Docker For Beginners: How to build your first container
A beginner's guide to understanding what Docker is and what it is not.
A beginner's guide to understanding what Docker is and what it is not.
What is this Docker?
The word “Docker” is something you may have heard in a technology discussion, book or even a blog somewhere. But what does it really mean you may ask. By the end of this post, My goal is that you have a solid understanding of what Docker is and can flow with the discussion when next you hear it.
To begin with, Docker is an open-source tool that makes building, running and sharing containerized applications easier. But one may ask “What then is a containerized application? “ read on.
A containerized application is an application fully bundled with its architecture, frameworks, interfaces, and tools needed for it to run on any operating system shipped together as one package. Yes, a single package
Looking at the image of the shipping containers above, it is immediately obvious that the contents of each container is irrespective of its location in the stack. More on this further down.
Docker solves the “it works on my machine problem”. Most developers are familiar with this problem.
It is a situation whereby you build a software, test it locally on your machine, and everything works perfectly, you then decide to deploy this application to a server somewhere and make it accessible to the world. You proceed to deploy, only to be hit with a lot of unseen issues. Your perfect little application running locally is now far from perfect in a production environment. But what happened?
This is simply because building an application is no longer just writing codes.
For an application to run successfully, it requires the combination of its parent infrastructure, programming languages, system architecture, interfaces, libraries and tools working harmoniously to ensure a successful run of the application.
Docker containers are built to address this challenge by fully isolating the workings of an application from its environment, thereby ensuring that the dependencies for an application to run are always present irrespective of when or where it is run. (Just like the shipping containers captioned above. The content of each container is irrespective of where it is placed in the stack).
Docker containers make use of something called “images” to achieve this.
What is a Docker Image
A Docker Image is a file consisting of several layers of functionality built-in required to execute code in a container.
Images are immutable. i.e once you build an image with a particular set of configuration and software once, it doesn’t change. You can either delete it and build a new one but not update it.
An example of an image in Docker will be nginx, PostgreSQL, MySQL, etc. They are a complete set of software configuration required to run an instance of itself on a container.
Images embody software packages that are needed as a base to run containers. In other words, images are the foundation for running containers.
From our shipping containers image above, we can say each container embeds within it an image first before anything else.

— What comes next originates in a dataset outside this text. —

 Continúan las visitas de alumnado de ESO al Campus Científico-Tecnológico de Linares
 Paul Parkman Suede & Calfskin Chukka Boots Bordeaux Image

Difference Between a Virtual Machine and a Container
From the above explanation of a container, if you have worked with virtual machines before, you may be tempted to compare both. However, they are not. Below we will see a clear indication of their differences
While containers behave more like virtual machines, unlike virtual machines, containers do not need to replicate an entire operating system. Only the components they need to operate.
Containers leverage on the base operating system kernel for its required resources. This enables it to be much faster in performance while maintaining a small footprint as opposed to a virtual machine (VM).
Installing Docker
Irrespective of whether you are running on Windows, Linux or OSX operating system, Docker has a distro for you.
Visit the official Docker getting started guide below to install for your operating system and continue reading once you are sure that Docker is installed on your machine.
Go here: https://www.docker.com/get-started
Once you have Docker installed, type the following command in your terminal or command prompt to confirm Docker is running on your machine.
>> docker info
>> docker — version
If you see information about your Docker version pop up in your terminal window or cmd, then you can proceed. Congratulations on getting Docker installed.
Creating your first Docker Container
Once you have Docker installed, we will create our first Docker container with a single line of command. Type the following in your terminal or cmd.
>> docker container run -d — name my-nginx-server -p 80:80 nginx
Worried about what the above command is doing? Don't be. See below.
The above command will perform the below steps in order to start up your first container.
- Docker downloads the official nginx image from a central docker image repository (DockerHub) assuming you do not have this image downloaded locally already on your system (we will look more at images in a later post). But, what is DockerHub?
Dockerhub is an online repository for Docker images just like GitHub is a repository for code.
Next,
2. The ‘ — name’ part of the command attaches the alias ‘my-nginx-server’ to the new container about to be created.
3. The ‘ — d’ part of the command tells the container to run in detached mode (i.e. in the background and therefore makes your terminal available to you once the command completes.
4. The ‘-p’ tells Docker to map port 80 on your host computer to the port 80 listening on the container. nginx image will run by default on port 80 of the container.
5. The final ‘nginx’ is the name of the image to be downloaded from Docker hub. Just like codes have repository names on github, Dockerhub has repository names for images which is by default the image name.
Now, once the above command completes executing, Open your web browser and visit localhost:80 and you should see the default nginx welcome page.
Congratulations! if you got this far, you have just created your first Docker container by pulling an nginx image from Docker hub.
Magic? Not really. In subsequent posts, we will go over how this is possible. We will also go over what Volumes, Networks mean in Docker and how you can possibly publish our own personal image to the Docker hub just like the nginx we just pulled.